May 28, 2012

Sharing builds spiritual capital



Within the dynamic of our monetized economy, helpfulness has been defined as a doling out of money. When someone asks for help it’s almost always a request for money - to pay school fees or books, to pay for medicines and tests the doctor prescribed, a supplement to a medical check-up abroad, to buy a tin of milk for a newborn, the list goes on. While we may not speculate on how the money received may actually be used – for true giving is unconditional giving -- the issue here is the disappearance of our culture of helping each other in mutually interactive ways – that of reciprocity.

Maldivian society of the past was the example of such reciprocity. I help thatch your roof and you help me thatch mine or help beach my boat, or I care for you when you are sick, and you do so when I am sick or your daughter helps me with my baby when I have to go to fetch firewood, and I would share some of the firewood I gathered, with you too.  The collective bonding that grows from this mutuality of interaction snowballs into community good-will and social cohesion. 
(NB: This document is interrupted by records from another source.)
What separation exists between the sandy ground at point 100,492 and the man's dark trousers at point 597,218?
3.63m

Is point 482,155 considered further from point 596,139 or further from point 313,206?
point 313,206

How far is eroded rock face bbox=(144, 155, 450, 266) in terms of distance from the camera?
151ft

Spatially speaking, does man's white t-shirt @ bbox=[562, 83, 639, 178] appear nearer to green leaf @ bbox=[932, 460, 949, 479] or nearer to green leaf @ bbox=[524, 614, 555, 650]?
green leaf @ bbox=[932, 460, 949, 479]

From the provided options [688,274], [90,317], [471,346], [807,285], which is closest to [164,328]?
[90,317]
Doling out money is easy to do and the giver feels the temporary glow of a good deed done or alternatively, the regret of giving something for nothing. Either way these were passive processes that didn’t engage the heart. There was no caring from within, but just a deed done as a social chore or expectation. In this kind of giving there is no real interaction and no spark of humanity. It just depicts a situation where one person gives and the other takes with no reciprocity. When we are engaged in reciprocity the event depicts a giving by both sides, and the reward of such interaction is the bonding that grows between the two givers.

What we witness today in Maldives is an insidious breakdown of a time-tested cultural value – quite unawares to our very selves, and it has profound relevance to our attempt to build and sustain a cohesive and caring society. While not specific to Maldives, the pervasiveness of a monetized economy globally has commoditized even the help we seek from our neighbor. So we buy it now because we have the money with which to do so, and we seem so averse to the sense of dependence or a feeling of obligation to another person in the asking for such help and reciprocity. But social interaction is what enlivens our spiritual spark and keeps us human, and an obstruction to it, for whatever reason, can only harm us as social beings. I know -- perhaps we just want to bask in the freedom that money brings us. But we must be aware also, that this distorted sense of independence and so called freedom has whittled away our humanity. And, in the ignorance of this social dynamic, we are blindly moving towards the precipice of social disintegration. We must take heed of this writing on the wall, and devise social programs that will reverse the trend.